There’s kind of analogy to the ‘one drop’ versions of racism here: Just as some racists see one drop of non-white blood as polluting the entirety of its descendants, so one drop of disagreement with these reports seems to make any acknowledgement of the things one does agree with impossible. Or at the very least, the things with which one agrees become irrelevant and trivial.
In contrast, I appear to have read the reports like I read most things: I search for things I agree with and things I disagree with, but I don’t aggregate these points of agreement and disagreement into a single judgement. I don’t see these texts as the vehicles for a unitary message that I can agree with or disagree with. I don’t see texts as anything other than a collation of views that I can ever agree or disagree with other than partially.
There’s a lot you can criticise about this way of reading:
· You could say that I’ve drunk the postmodern Kool-Aid and lost site of the essential inner voice of the text.

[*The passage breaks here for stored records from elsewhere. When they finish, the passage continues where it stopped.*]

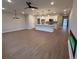 Bright open living room/kitchen features a fireplace at 4541 Moray Dr, Mableton, GA 30126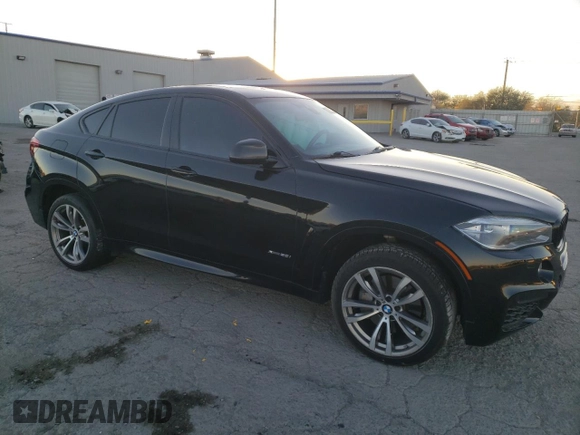 2015 BMW X6 xDrive50i with VIN 5UXKU6C52F0F93975, listed as a Copart auction lot 81944914 with 143,915 mi miles and Salvage Title. Bid and sale history available at carsss.com. Image 4.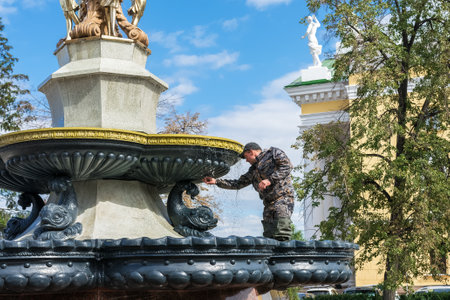Chelyabinsk Russia September 12 2020 a worker in overalls repairs a fountain on a pedestrian street in the city centerのeditorial素材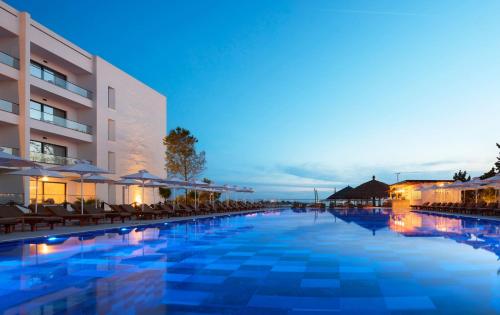 a swimming pool with chairs and umbrellas next to a building at SOL by Meliá Tropikal Durres in Durrës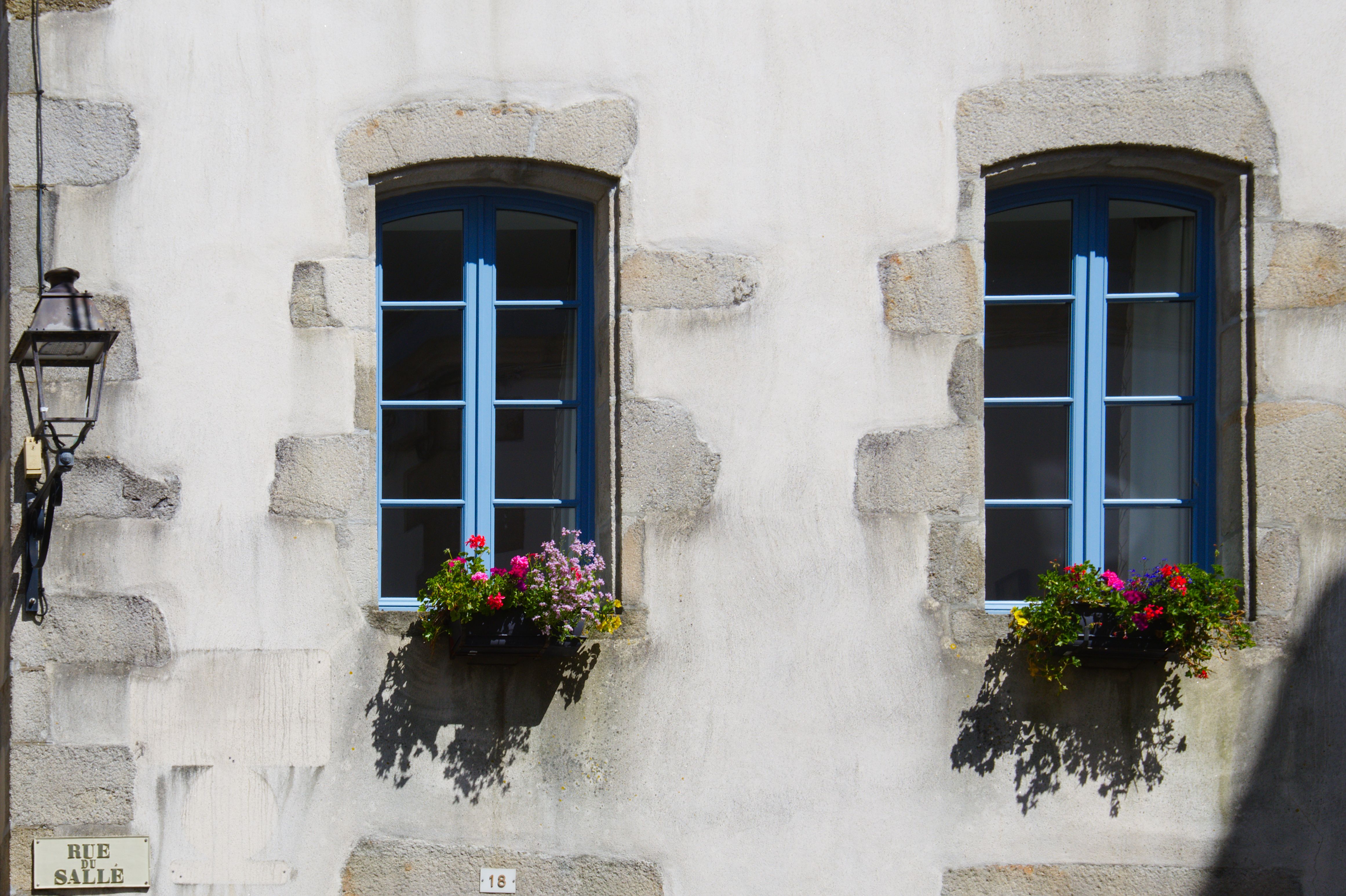 Quaint windows with flower pots on Rue Salle in Quimper, France, showcasing classic French architecture.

· You could say that I’m too polyannaish, too nice to face up to a text that I really should reject.
· You could say that I’m too academic and have lost sight of the ways that politics work.
· You could say that if I read ‘Mein Kampf’ I’d probably be willing to praise Hitler’s sentence structure and that I’d praise Mussolini for making the trains run on time.

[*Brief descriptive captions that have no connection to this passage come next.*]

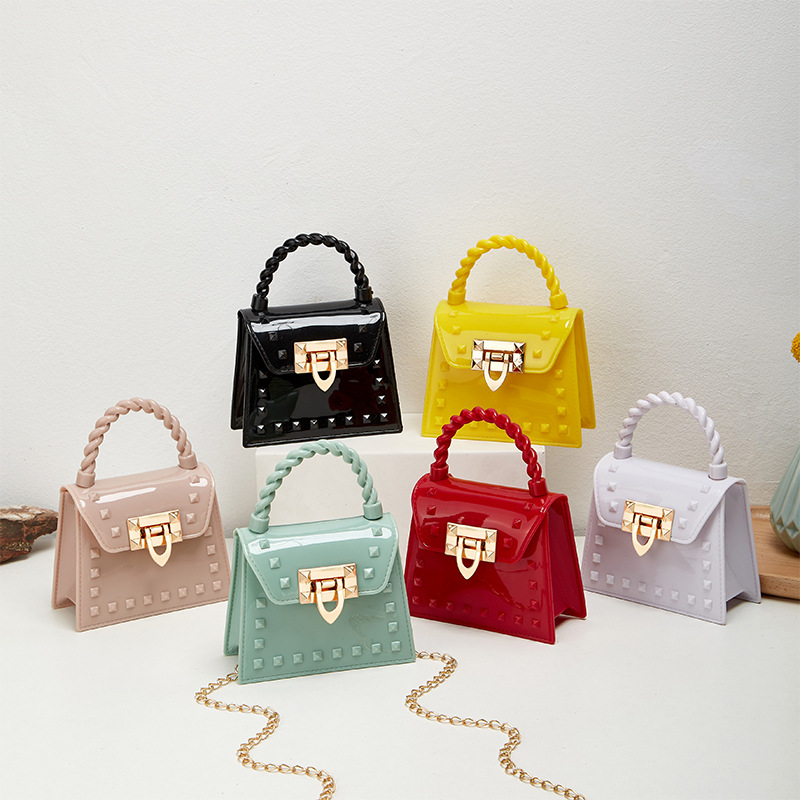 2023 new fashion simple solid color rivet portable PVS mini jelly bag shoulder slung mouth red envelope wholesale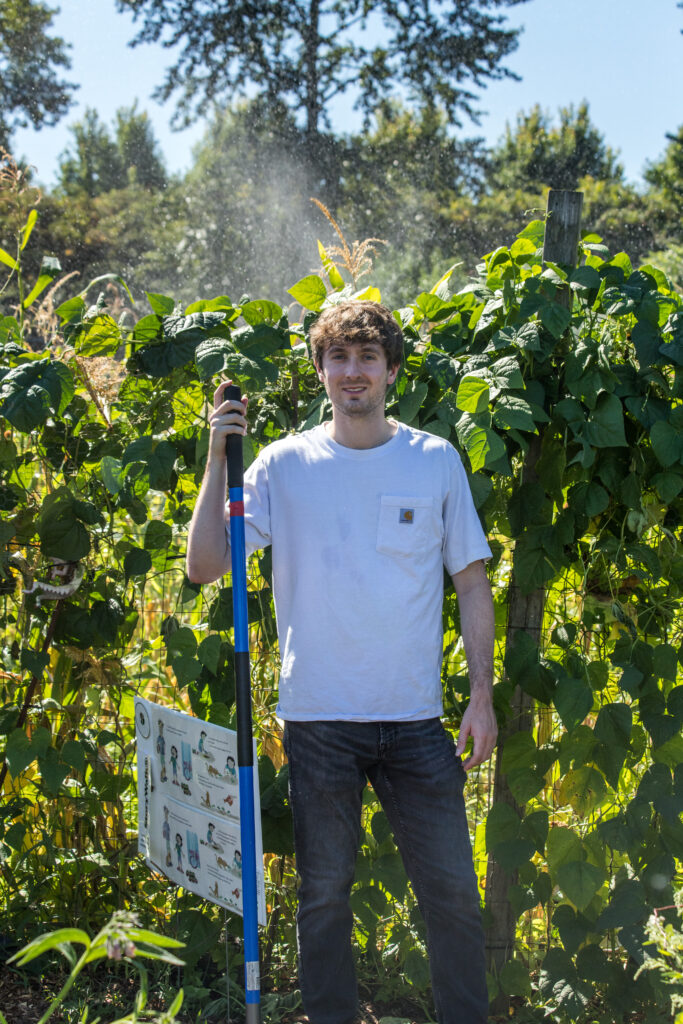 A man in a white T-shirt leans on a shovel while standing in front a vining plant.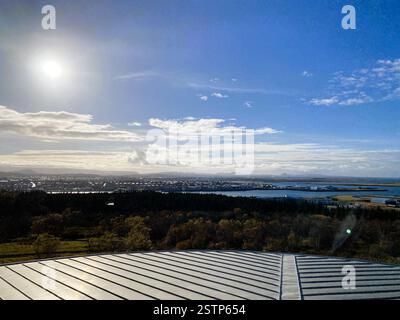 La photo capture une vue panoramique imprenable d'un paysage sous un ciel lumineux, avec un toit métallique en pente et une végétation luxuriante Banque D'Images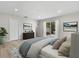 Bright main bedroom featuring a walkout to the backyard and neutral decor at 7320 Fieldcrest Ave, Winter Park, FL 32792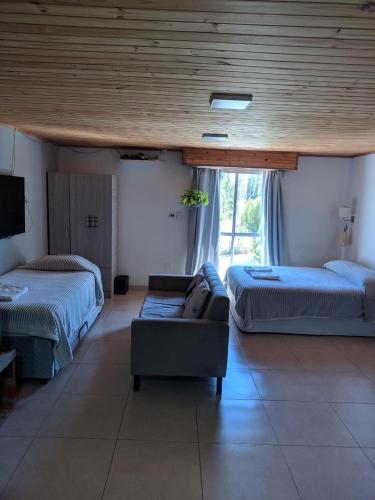 a living room with two beds and a couch at Deptosxdia in Perito Moreno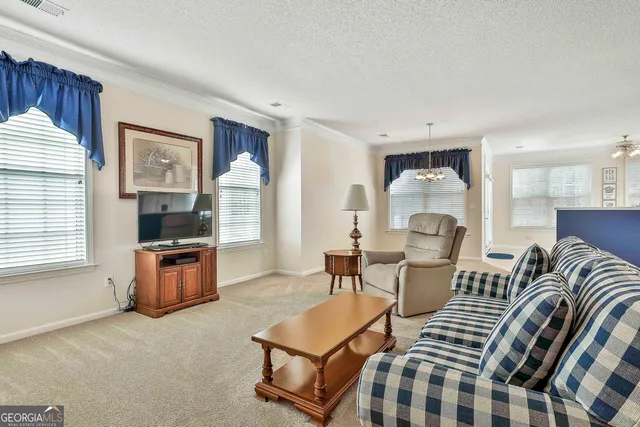a living room with furniture a flat screen tv and kitchen area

There’s some truth in all of this — hence my internal struggle over this.
However I don’t think that I just see the good in everyone and every text. It’s not just that I can’t bring myself to get off the fence. While I do have these tendencies, they are counteracted with an equally strong drive: to distrust everyone and everything. I just can’t bring myself to fully embrace any politician, any writer, any movement. I’m sometimes fellow traveller but I always have to keep my distance. I have people I admire, people I love, but I don’t have ‘comrades.’
I am suspicious and credulous in equal measure. I am naïve and cynical. I read looking to be convinced and to be repelled.

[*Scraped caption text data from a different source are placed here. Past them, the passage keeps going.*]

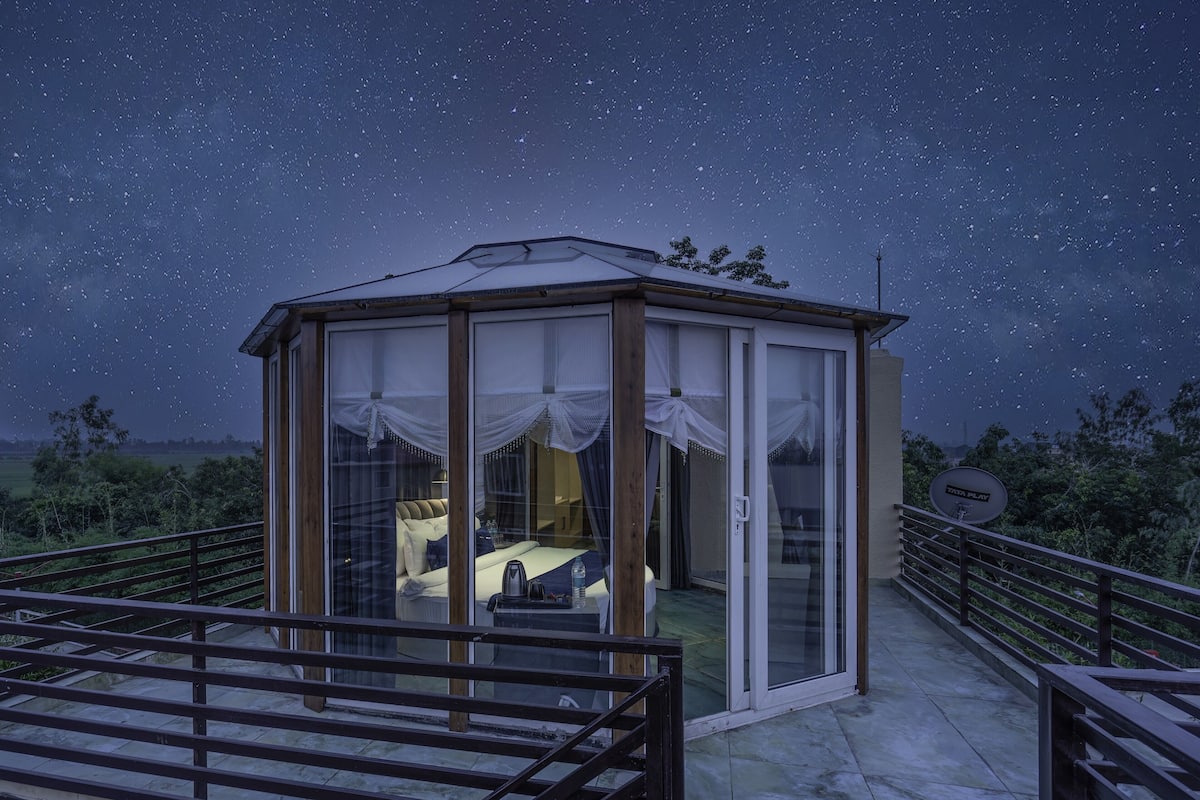 A starry night sky with a glass-roofed gazebo-style room featuring a bed and a small table.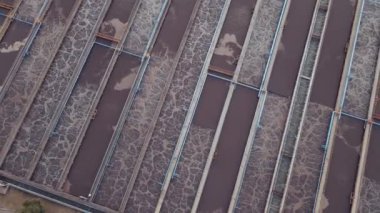 Lağım arıtma tesisi. Kirli lağım suyu ve hava manzarasını geri dönüştürmek için yuvarlak berraklaştırıcıları olan atık su arıtma tesisi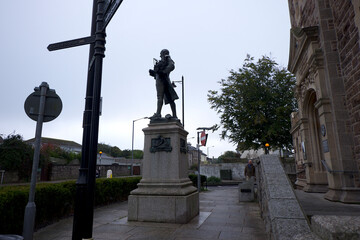 Camborne Cornwall UK 10 18 2022 Passmore Edwards library of 1895 with statue of Trevithick. Edwards was a Cornish born philanthropist who funded several public buildings accross Cornwall. 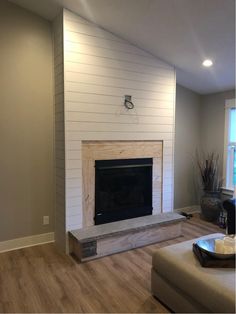 an empty living room with a fireplace and couch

This is, of course, the stereotypical fate of a certain type of intellectual: to condemn themselves into irrelevance by never being able to assimilate themselves into a body of thought. I don’t deny that that can sometimes feel a bit heroic. But right now it doesn’t feel anything other than lonely.
Maybe there is something I can offer though. Perhaps in a time of intense political turmoil, someone at least needs to remind people of the possibilities of reading. That is, the possibilities of reading texts in non-reductive and critical ways. To remind people that buried in both antisemitism reports there is potential for reading against themselves, for opening them up rather than closing them down, for reminding ourselves that history and politics does not have to be predictable.
In addition, it’s becoming clear to me that one po-mo old saw is probably true: that the meaning of texts resides in how they are read, not in the texts themselves. As a scholar, I am as interested in the controversy over antisemitism as antisemitism ‘itself.’ And I am as interested in the two antisemitism reports as much for how they have been read, as for what their ‘meaning’ is.
In the end though, I can do no other. This is how I read. This is who I am.